[Instructions to follow]: Would you write out each line of the material below exactly, skipping every picture?

[Material for this task]:

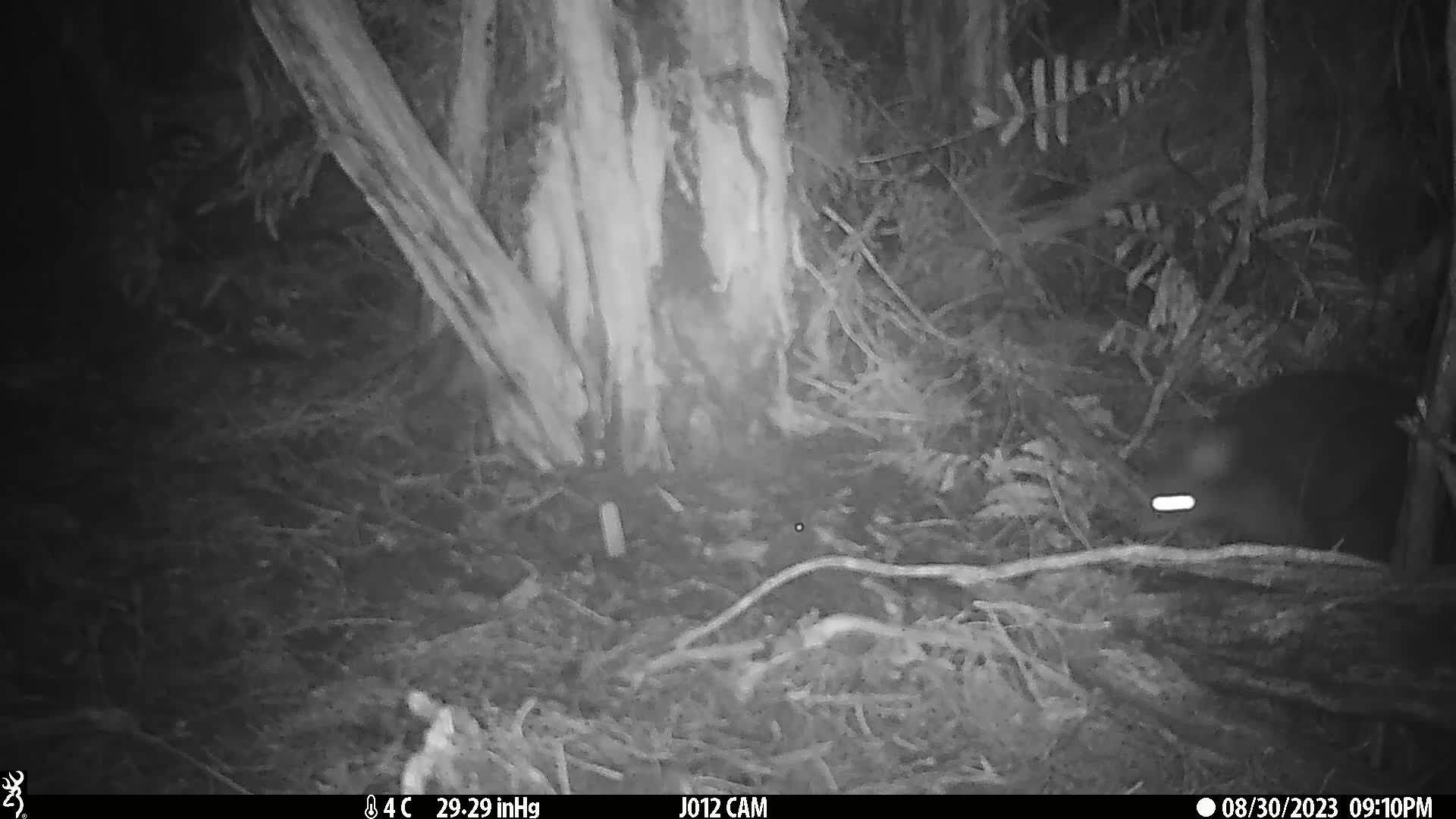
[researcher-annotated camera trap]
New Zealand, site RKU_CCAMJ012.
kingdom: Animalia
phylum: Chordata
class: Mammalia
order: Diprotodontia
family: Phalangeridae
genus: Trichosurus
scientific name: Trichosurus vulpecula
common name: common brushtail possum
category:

[Written response]:
[researcher-annotated camera trap]
New Zealand, site RKU_CCAMJ012.
kingdom: Animalia
phylum: Chordata
class: Mammalia
order: Diprotodontia
family: Phalangeridae
genus: Trichosurus
scientific name: Trichosurus vulpecula
common name: common brushtail possum
category:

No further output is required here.